Posted: February 23, 2016 05:34 PM
From: Senator Patrick M. Browne
To: All Senate members
Subject: Educational Stability for At Risk Students # 2 - Amendments to Human Services Code
I plan to introduce two bills as companion legislation to Senate Bill 966, which working in tandem, will allow children in foster care to remain enrolled in the same school whenever this is in their best interest. For school stability to become a reality across Pennsylvania, it is imperative that school districts, child welfare agencies and the courts work together as partners.

Senate Bill 966 which was previously introduced, amends the Public School Code to provide clear guidance to school districts regarding their responsibilities and required collaboration with child welfare agencies and the courts to achieve school stability for these children. If it is better for the student to change schools, this legislation permits immediate enrollment in the new school without the typically-required documents, requires prompt transfer of the education record, and designates a point of contact to ease integration into the new school setting.

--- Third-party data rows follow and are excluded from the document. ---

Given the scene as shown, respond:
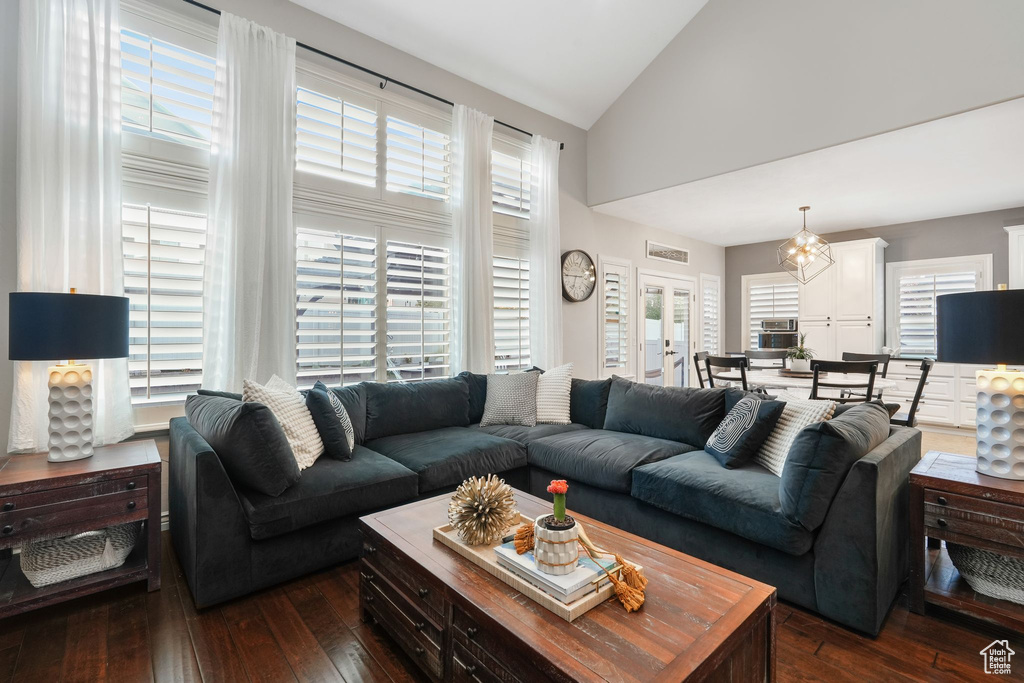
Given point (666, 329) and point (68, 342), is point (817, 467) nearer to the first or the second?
point (68, 342)

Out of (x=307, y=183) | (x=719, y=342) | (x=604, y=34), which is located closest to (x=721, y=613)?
(x=307, y=183)

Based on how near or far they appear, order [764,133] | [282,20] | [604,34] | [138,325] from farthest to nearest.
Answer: [604,34]
[764,133]
[282,20]
[138,325]

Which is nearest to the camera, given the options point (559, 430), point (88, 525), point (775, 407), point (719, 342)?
point (88, 525)

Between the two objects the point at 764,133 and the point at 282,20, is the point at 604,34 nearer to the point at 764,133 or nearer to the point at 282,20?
the point at 764,133

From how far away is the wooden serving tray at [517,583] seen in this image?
1185 millimetres

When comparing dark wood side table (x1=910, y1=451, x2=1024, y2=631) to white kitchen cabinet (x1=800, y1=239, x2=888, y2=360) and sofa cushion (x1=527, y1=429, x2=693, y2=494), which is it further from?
white kitchen cabinet (x1=800, y1=239, x2=888, y2=360)

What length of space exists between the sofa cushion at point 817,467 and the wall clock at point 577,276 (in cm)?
327

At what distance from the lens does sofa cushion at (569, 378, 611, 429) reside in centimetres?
359

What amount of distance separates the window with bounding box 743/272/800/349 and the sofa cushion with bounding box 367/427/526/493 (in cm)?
565

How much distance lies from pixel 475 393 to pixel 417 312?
803 mm

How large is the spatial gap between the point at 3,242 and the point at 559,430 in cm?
324

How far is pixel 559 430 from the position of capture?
11.2 feet

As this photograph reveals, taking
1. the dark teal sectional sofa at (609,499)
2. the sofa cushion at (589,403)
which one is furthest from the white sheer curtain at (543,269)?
the dark teal sectional sofa at (609,499)

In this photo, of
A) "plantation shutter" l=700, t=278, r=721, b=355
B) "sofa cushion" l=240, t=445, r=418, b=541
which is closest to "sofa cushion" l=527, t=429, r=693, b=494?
"sofa cushion" l=240, t=445, r=418, b=541
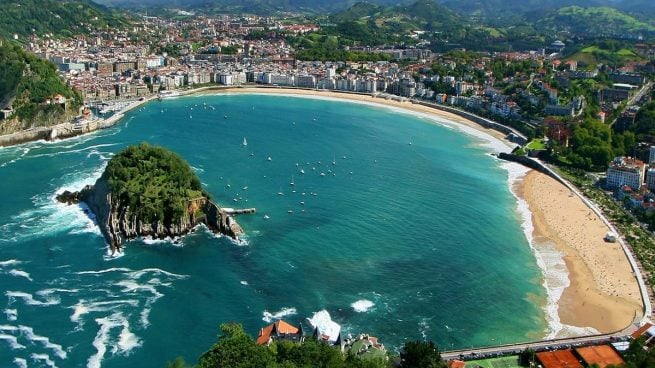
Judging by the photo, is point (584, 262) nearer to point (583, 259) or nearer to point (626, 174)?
point (583, 259)

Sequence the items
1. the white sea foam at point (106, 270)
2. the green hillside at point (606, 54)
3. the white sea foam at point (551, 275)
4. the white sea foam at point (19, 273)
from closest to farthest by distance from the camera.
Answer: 1. the white sea foam at point (551, 275)
2. the white sea foam at point (19, 273)
3. the white sea foam at point (106, 270)
4. the green hillside at point (606, 54)

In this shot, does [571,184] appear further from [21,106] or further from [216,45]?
[216,45]

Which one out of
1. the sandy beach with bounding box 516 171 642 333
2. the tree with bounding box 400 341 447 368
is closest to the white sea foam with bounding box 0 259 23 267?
the tree with bounding box 400 341 447 368

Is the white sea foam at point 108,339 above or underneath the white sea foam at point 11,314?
underneath

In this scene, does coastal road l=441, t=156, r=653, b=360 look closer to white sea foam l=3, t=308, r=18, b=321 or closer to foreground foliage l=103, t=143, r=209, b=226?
→ white sea foam l=3, t=308, r=18, b=321

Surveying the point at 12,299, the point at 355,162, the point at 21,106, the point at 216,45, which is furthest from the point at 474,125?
the point at 216,45

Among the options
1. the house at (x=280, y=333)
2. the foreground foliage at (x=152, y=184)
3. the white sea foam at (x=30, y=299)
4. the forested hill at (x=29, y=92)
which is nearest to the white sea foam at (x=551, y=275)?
the house at (x=280, y=333)

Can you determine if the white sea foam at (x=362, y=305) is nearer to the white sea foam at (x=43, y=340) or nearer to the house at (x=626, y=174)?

Other legislation is necessary in the Human Services Code and the Juvenile Act (Title 42) to ensure that children in foster care are supported to remain in the same school when this is in their best interest and that this issue is addressed by courts and child welfare agencies to ensure effective implementation.

The lives of children in foster care are filled with uncertainty and disruption. They are living in unfamiliar settings, away from their biological parents and siblings. Almost a third of these children experience three or more living placements within their first two years in foster care. They often have few personal possessions. They face anxiety about the future. Often times, remaining in the same school with familiar teachers and classmates provides the only semblance of continuity in their lives. Yet a change in living placement often means having to attend a new school. Research shows that one of the most significant barriers to educational success is repeatedly changing schools. It is estimated that students lose four to six months of educational progress each time they change schools. When students in foster care change schools they may miss days of school or are placed in the wrong classes waiting for school records to be sent to the new school. Many times their credits do not transfer, they have to repeat courses or entire grades and many will become frustrated and drop out of school completely.

The second bill amends the Human Services Code by creating a new Article (Article XIII-B) entitled School Stability. It requires the county child welfare agency to develop a case plan for ensuring school stability for a child in foster care, outlines a process for determining what school is in a child’s best interests, and details a method for arranging and funding any transportation needed to make school stability a reality in collaboration with school districts.

I hope you will join me in supporting this important legislation that intends to minimize the educational disruption experienced by children in foster care.